WHAT THE TASK REQUIRES:
Using the entries below, quote exactly the span of lines that begins with the line containing "With respect to" and ends with the final line.

Extracted records
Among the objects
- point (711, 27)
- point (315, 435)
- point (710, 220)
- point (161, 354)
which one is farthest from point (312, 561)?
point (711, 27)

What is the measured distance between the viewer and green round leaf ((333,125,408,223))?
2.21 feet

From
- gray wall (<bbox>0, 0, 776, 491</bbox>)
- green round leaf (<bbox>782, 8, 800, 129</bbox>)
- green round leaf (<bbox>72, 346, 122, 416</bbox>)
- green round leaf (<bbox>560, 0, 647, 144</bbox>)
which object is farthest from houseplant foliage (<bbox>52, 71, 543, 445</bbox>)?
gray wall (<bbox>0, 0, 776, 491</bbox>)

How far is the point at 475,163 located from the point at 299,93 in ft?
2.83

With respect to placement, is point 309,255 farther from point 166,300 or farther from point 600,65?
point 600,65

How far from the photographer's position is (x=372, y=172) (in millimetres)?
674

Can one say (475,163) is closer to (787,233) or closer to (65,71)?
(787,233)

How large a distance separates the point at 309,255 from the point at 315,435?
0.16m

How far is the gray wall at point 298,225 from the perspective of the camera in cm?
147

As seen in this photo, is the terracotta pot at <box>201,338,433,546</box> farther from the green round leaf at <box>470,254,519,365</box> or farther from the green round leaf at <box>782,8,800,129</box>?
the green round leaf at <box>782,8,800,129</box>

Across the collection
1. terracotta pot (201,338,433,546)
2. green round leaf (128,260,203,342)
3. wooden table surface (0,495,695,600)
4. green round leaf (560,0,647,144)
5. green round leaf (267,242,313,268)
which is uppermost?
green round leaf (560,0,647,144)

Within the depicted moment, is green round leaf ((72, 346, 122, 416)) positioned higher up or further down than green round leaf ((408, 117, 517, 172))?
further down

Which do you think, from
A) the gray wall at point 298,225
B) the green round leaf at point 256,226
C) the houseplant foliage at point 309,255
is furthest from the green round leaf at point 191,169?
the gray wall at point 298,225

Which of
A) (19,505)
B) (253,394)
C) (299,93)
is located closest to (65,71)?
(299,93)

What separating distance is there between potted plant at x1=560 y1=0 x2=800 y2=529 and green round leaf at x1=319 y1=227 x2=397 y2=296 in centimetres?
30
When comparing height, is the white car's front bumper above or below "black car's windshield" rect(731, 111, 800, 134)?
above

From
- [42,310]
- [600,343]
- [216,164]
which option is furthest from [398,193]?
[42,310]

COMPLETED TASK:
With respect to placement, is point 309,255 farther from point 166,300 or farther from point 600,65?
point 600,65

How far from the photographer's position is (x=372, y=172) (in millimetres)?
674

Can one say (475,163) is closer to (787,233) or closer to (65,71)?
(787,233)

How large a distance separates the point at 309,255 from the point at 315,435?
0.16m

How far is the gray wall at point 298,225 from the perspective of the camera in cm?
147

As seen in this photo, is the terracotta pot at <box>201,338,433,546</box> farther from the green round leaf at <box>470,254,519,365</box> or farther from the green round leaf at <box>782,8,800,129</box>?
the green round leaf at <box>782,8,800,129</box>

Across the collection
1. terracotta pot (201,338,433,546)
2. green round leaf (128,260,203,342)
3. wooden table surface (0,495,695,600)
4. green round leaf (560,0,647,144)
5. green round leaf (267,242,313,268)
which is uppermost?
green round leaf (560,0,647,144)

Within the depicted moment, is green round leaf ((72, 346, 122, 416)) positioned higher up or further down than green round leaf ((408, 117, 517, 172))?
further down

Which do you think, from
A) the gray wall at point 298,225
B) the green round leaf at point 256,226
C) the houseplant foliage at point 309,255
is furthest from the green round leaf at point 191,169?
the gray wall at point 298,225

Which of
A) (19,505)
B) (253,394)
C) (299,93)
is located closest to (65,71)?
(299,93)

What separating distance is there between potted plant at x1=560 y1=0 x2=800 y2=529 and green round leaf at x1=319 y1=227 x2=397 y2=296 in centimetres?
30
When comparing height, is the white car's front bumper above or below "black car's windshield" rect(731, 111, 800, 134)?
above

From
- [42,310]
- [600,343]
- [216,164]
which option is furthest from [398,193]?
[42,310]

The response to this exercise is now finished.